Transcribe the records below word for word, omitting the pictures.

• **DATA FOR THE TASK**
◇ ◇ ◇ ◇
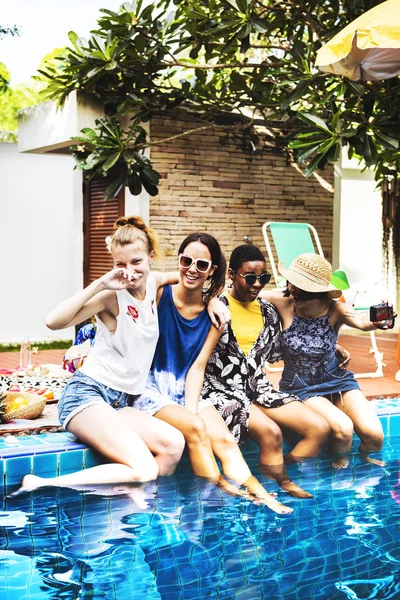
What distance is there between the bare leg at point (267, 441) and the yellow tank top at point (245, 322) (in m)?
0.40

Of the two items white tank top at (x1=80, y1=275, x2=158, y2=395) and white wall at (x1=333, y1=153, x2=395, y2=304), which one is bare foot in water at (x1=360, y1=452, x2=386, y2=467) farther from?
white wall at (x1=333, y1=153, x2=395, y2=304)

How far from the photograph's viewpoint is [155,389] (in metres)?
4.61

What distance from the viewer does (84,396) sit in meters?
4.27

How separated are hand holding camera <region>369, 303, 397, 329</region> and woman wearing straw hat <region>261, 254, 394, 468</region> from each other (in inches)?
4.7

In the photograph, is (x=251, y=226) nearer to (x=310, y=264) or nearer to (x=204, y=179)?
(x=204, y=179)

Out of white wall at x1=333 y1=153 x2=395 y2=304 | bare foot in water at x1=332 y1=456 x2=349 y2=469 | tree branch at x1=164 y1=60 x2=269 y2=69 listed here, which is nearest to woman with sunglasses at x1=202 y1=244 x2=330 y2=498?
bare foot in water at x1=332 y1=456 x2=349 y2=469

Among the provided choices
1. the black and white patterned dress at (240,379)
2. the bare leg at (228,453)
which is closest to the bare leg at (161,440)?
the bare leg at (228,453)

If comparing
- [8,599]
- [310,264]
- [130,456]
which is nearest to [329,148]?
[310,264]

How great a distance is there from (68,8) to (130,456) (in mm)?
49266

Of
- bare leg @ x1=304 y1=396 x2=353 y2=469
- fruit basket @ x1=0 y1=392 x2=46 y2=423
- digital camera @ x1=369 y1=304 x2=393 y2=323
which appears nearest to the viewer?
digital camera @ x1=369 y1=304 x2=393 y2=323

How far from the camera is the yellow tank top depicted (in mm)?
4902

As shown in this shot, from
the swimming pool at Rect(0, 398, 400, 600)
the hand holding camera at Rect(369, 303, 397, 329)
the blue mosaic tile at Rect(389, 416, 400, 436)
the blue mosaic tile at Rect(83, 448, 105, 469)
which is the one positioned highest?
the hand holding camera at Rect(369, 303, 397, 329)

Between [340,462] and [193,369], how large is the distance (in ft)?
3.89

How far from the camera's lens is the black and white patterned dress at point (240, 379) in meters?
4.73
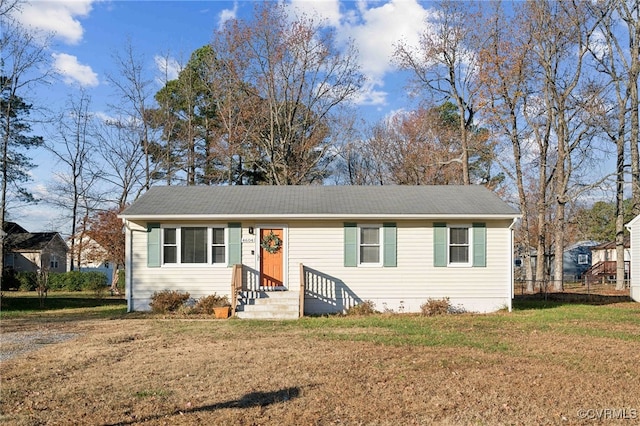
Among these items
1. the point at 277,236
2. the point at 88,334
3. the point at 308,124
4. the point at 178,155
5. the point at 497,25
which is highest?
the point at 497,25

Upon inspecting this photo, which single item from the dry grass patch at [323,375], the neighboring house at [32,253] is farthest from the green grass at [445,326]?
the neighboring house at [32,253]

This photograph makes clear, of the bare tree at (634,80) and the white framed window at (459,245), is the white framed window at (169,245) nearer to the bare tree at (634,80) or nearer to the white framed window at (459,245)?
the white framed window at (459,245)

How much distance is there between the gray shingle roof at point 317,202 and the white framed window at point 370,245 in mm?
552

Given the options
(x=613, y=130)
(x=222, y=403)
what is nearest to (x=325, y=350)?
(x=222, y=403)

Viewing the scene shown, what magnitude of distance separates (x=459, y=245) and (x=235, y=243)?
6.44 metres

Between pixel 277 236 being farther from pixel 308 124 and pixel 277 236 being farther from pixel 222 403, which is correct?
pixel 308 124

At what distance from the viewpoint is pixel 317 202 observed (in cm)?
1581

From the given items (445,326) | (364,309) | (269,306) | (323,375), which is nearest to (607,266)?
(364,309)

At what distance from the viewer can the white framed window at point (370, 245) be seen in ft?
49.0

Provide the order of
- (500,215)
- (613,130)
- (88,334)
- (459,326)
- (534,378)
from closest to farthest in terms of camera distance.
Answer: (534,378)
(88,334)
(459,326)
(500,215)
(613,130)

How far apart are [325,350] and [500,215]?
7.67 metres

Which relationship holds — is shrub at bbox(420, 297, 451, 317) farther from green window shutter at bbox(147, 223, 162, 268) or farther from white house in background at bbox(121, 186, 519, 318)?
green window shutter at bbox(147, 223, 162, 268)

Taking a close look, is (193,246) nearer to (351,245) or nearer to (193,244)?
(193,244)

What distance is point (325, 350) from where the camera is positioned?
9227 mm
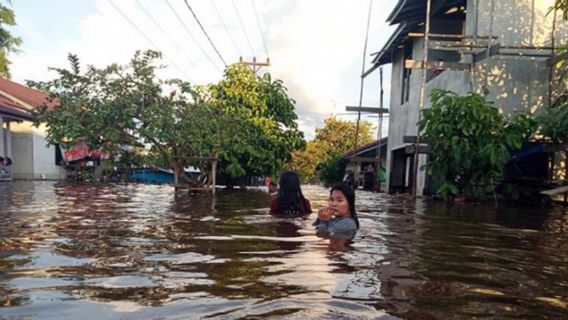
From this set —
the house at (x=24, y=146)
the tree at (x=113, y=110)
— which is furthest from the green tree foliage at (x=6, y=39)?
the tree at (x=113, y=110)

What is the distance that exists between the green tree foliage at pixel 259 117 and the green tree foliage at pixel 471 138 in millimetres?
◇ ◇ ◇ ◇
• **SOLUTION TO THE PROBLEM**
What distance is there between the bare leg at point (267, 441) and the yellow tank top at point (245, 322) (in m)?
0.40

Of the two items white tank top at (x1=80, y1=275, x2=158, y2=395) and white wall at (x1=333, y1=153, x2=395, y2=304), which one is bare foot in water at (x1=360, y1=452, x2=386, y2=467) farther from?
white wall at (x1=333, y1=153, x2=395, y2=304)

How far from the photograph's viewpoint is [155,389] (in metres)?
4.61

What distance from the viewer does (84,396) sit in meters?
4.27

How separated are hand holding camera <region>369, 303, 397, 329</region> and woman wearing straw hat <region>261, 254, 394, 468</region> from each other (in inches)?
4.7

In the photograph, is (x=251, y=226) nearer to (x=310, y=264) or nearer to (x=204, y=179)?
(x=204, y=179)

Out of white wall at x1=333 y1=153 x2=395 y2=304 | bare foot in water at x1=332 y1=456 x2=349 y2=469 | tree branch at x1=164 y1=60 x2=269 y2=69 listed here, which is nearest to woman with sunglasses at x1=202 y1=244 x2=330 y2=498?
bare foot in water at x1=332 y1=456 x2=349 y2=469

Among the provided choices
1. the black and white patterned dress at (240,379)
2. the bare leg at (228,453)
which is closest to the bare leg at (161,440)?
the bare leg at (228,453)

If comparing
- [8,599]
- [310,264]
- [130,456]
which is nearest to [329,148]?
[310,264]

How great a distance is there from (68,8) to (130,456) (in mm)?
49266

Of
- bare leg @ x1=304 y1=396 x2=353 y2=469
- fruit basket @ x1=0 y1=392 x2=46 y2=423
- digital camera @ x1=369 y1=304 x2=393 y2=323
which appears nearest to the viewer?
digital camera @ x1=369 y1=304 x2=393 y2=323

How far from the camera is the yellow tank top depicted (in mm)?
4902

As shown in this shot, from
the swimming pool at Rect(0, 398, 400, 600)
the hand holding camera at Rect(369, 303, 397, 329)
the blue mosaic tile at Rect(389, 416, 400, 436)
the blue mosaic tile at Rect(83, 448, 105, 469)
which is the one positioned highest?
the hand holding camera at Rect(369, 303, 397, 329)

Between [340,462] and [193,369], how large is the distance (in ft)?
3.89

How far from the camera's lens is the black and white patterned dress at point (240, 379) in meters?
4.73
Among these items
1. the point at 277,236
2. the point at 88,334
3. the point at 308,124
4. the point at 178,155
5. the point at 497,25
which is highest?
the point at 497,25

Upon inspecting this photo, which single item from the dry grass patch at [323,375], the neighboring house at [32,253] is farthest from the green grass at [445,326]?
the neighboring house at [32,253]

This photograph makes clear, of the bare tree at (634,80) and the white framed window at (459,245), is the white framed window at (169,245) nearer to the bare tree at (634,80) or nearer to the white framed window at (459,245)?
the white framed window at (459,245)

How much distance is there between the gray shingle roof at point 317,202 and the white framed window at point 370,245 in mm?
552

Given the options
(x=613, y=130)
(x=222, y=403)
what is nearest to (x=325, y=350)?
(x=222, y=403)

Viewing the scene shown, what magnitude of distance separates (x=459, y=245) and (x=235, y=243)?
6.44 metres

Between pixel 277 236 being farther from pixel 308 124 and pixel 277 236 being farther from pixel 222 403, which is correct?
pixel 308 124

At what distance from the viewpoint is pixel 317 202 observed (in cm)?
1581

From the given items (445,326) | (364,309) | (269,306) | (323,375), which is nearest to (607,266)?
(364,309)

At what distance from the viewer can the white framed window at point (370, 245) be seen in ft?
49.0

Provide the order of
- (500,215)
- (613,130)
- (88,334)
- (459,326)
- (534,378)
from closest to farthest in terms of camera distance.
Answer: (534,378)
(88,334)
(459,326)
(500,215)
(613,130)

How far apart are [325,350] and [500,215]?
7.67 metres

Which relationship holds — is shrub at bbox(420, 297, 451, 317) farther from green window shutter at bbox(147, 223, 162, 268) or farther from white house in background at bbox(121, 186, 519, 318)?
green window shutter at bbox(147, 223, 162, 268)

Taking a close look, is (193,246) nearer to (351,245) or nearer to (193,244)?
(193,244)

What distance is point (325, 350) from where the camera is positioned?
9227 mm
From this set —
the house at (x=24, y=146)
the tree at (x=113, y=110)
— which is furthest from the green tree foliage at (x=6, y=39)?
the tree at (x=113, y=110)

What is the distance that exists between the green tree foliage at pixel 259 117 and the green tree foliage at pixel 471 138 in millimetres?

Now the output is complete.